By mid-November 2025, Chris took Lori to the emergency room, and doctors found a large infection in her brain, needing another surgery. Chris said they debated it, but ultimately went for it. He said:
“If it wasn’t dealt with that night, she would probably be dead in another day or. Even though Lori had told us very directly before that, ‘No more surgeries,’ I was trying to get an answer out of her. She wasn’t really responsive that evening. I’m like, ‘Honey, I know you said no more surgeries, but if we don’t do this one, you only have a couple of days left, what do we do?’
From a loved one’s perspective, you feel like she’s just being tortured. You’re so heartbroken for what she has to go through, over and over and over…. I’m not sure that the treatment for cancer in this situation is any better than the disease itself.””
California Family Set Up GoFundMe For Mom Battling Stage 4 Brain Cancer After Losing 3 Children And Having Triplets Via IVF
Post-surgery, Lori was still weak, but gradually gained strength and began speaking in full sentences. She felt well and strong enough to speak with PEOPLE in early December. The publication reports that a day before their scheduled interview, Lori was rushed to the ER with an infection in her lungs and pneumonia.

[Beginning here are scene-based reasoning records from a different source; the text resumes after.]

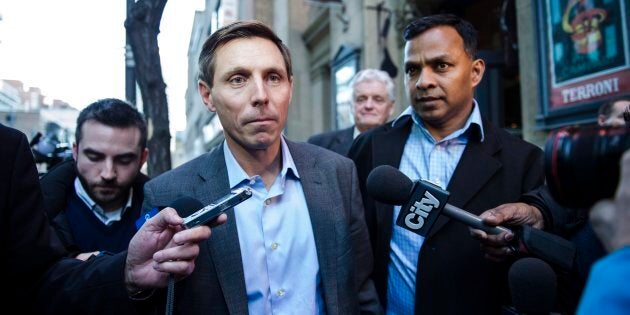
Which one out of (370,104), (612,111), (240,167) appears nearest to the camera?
(240,167)

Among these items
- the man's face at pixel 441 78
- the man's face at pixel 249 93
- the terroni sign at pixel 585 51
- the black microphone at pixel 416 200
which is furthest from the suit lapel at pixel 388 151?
the terroni sign at pixel 585 51

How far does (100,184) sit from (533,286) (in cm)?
192

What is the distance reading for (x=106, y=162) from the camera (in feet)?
7.61

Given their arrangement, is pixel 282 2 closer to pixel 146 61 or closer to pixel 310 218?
pixel 146 61

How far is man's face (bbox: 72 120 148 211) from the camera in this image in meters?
2.31

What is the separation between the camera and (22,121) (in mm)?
3207

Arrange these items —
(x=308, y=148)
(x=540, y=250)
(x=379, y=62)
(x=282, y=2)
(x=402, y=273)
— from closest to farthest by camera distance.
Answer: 1. (x=540, y=250)
2. (x=308, y=148)
3. (x=402, y=273)
4. (x=379, y=62)
5. (x=282, y=2)

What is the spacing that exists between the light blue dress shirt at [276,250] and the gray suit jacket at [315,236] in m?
0.04

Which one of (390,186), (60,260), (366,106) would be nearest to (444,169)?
(390,186)

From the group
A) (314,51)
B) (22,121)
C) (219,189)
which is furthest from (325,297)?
(314,51)

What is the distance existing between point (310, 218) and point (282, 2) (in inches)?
492

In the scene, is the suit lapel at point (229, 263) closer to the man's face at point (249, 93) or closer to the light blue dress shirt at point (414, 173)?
the man's face at point (249, 93)

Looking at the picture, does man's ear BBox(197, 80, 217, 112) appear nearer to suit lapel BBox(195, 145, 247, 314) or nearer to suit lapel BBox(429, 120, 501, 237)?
suit lapel BBox(195, 145, 247, 314)

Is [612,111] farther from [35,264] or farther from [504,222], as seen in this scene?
[35,264]
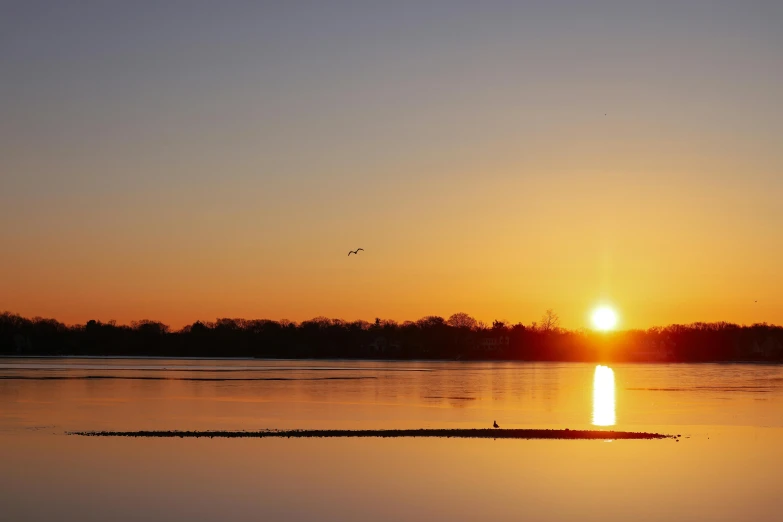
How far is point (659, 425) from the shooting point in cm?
5616

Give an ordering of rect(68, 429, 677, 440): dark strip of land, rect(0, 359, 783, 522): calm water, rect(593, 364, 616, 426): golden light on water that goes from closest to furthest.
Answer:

Since then, the infection is subsiding and Lori’s cognitive abilities are coming back, well enough for her to reject any more surgeries. Lori’s family is now planning to bring her home for hospice care. Chris, who’s been on an unpaid leave of absence from work since September, has launched a GoFundMe for Lori’s $30,000 a month home care. He said:
“I’m trying to make every day the best I can make it for her. I’m trying to make every day the best I can make it for her…
My wife as I knew her is gone, and I don’t know that she’s ever coming back to be the person I knew. Everything she’s gone through, she has been punched when she’s down over and over and over and over. The fact that she’s still alive is amazing. She’s been through so much. I want her to be alive for as long as possible. And I don’t know how long that is. I would give my life for hers in a heartbeat. But I can’t do that. I’m helpless.”